The CreateSubscriptionResponse returns and indicates the revised publishing interval is 1020 and the revised max keep alive count is 60. So after 61,200ms of no activity for that subscription a keep-alive PublishResponse should be de-queued and sent. The watchdog timer elapses at ~10:12:01, at which point Ignition issues a DeleteSubscriptionsRequest. The last PublishResponse for that subscription was received at ~10:10:45, a ~76,000ms gap, or at ~125% of the expected 61,200ms.

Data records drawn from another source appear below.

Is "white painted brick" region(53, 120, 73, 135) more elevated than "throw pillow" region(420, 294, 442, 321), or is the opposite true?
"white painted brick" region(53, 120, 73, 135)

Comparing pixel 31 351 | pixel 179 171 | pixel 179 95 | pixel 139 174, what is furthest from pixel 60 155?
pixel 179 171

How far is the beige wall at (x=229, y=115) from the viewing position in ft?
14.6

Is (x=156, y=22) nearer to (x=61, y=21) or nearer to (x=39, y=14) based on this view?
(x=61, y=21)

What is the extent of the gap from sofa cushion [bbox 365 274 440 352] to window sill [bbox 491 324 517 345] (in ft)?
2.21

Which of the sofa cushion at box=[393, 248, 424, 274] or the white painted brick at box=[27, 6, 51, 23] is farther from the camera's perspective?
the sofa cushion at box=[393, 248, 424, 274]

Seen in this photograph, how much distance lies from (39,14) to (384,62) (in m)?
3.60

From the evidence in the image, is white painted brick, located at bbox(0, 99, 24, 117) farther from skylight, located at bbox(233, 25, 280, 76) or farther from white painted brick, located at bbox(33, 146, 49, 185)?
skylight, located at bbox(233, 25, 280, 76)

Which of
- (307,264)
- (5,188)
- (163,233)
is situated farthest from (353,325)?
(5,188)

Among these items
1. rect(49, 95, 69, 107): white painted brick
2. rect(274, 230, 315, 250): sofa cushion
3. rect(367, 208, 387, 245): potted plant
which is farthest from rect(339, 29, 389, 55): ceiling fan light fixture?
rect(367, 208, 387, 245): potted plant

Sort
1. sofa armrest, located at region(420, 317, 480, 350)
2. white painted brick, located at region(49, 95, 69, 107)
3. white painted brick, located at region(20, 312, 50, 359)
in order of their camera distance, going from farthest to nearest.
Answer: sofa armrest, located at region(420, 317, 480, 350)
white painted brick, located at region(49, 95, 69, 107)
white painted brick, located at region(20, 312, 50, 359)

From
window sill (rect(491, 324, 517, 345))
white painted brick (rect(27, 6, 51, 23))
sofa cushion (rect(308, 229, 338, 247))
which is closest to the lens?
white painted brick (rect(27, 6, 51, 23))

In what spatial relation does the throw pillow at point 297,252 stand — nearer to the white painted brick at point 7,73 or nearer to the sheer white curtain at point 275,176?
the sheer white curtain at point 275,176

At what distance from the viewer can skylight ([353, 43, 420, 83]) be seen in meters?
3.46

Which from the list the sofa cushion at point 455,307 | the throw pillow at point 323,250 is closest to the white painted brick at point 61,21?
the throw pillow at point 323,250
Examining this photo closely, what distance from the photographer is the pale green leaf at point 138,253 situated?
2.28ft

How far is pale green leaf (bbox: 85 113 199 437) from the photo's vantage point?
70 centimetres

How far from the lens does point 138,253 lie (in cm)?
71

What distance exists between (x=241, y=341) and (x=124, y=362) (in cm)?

I think you need to contact TANI about this. It’s not very surprising, since a post a while back about how this same server sometimes just stopped sending subscription updates was one of the main motivators to implementing this client-side watchdog timer…
No, I need to think about whether to allow the “lateness” to be configurable or allow it to be disabled or both.
But right now it’s not something that can be disabled, because I expected to be catching servers with implementation bugs that caused a subscription to stop updating entirely, not just late (though we don’t know which is happening here), so at the time I figured it was safe to just have enabled.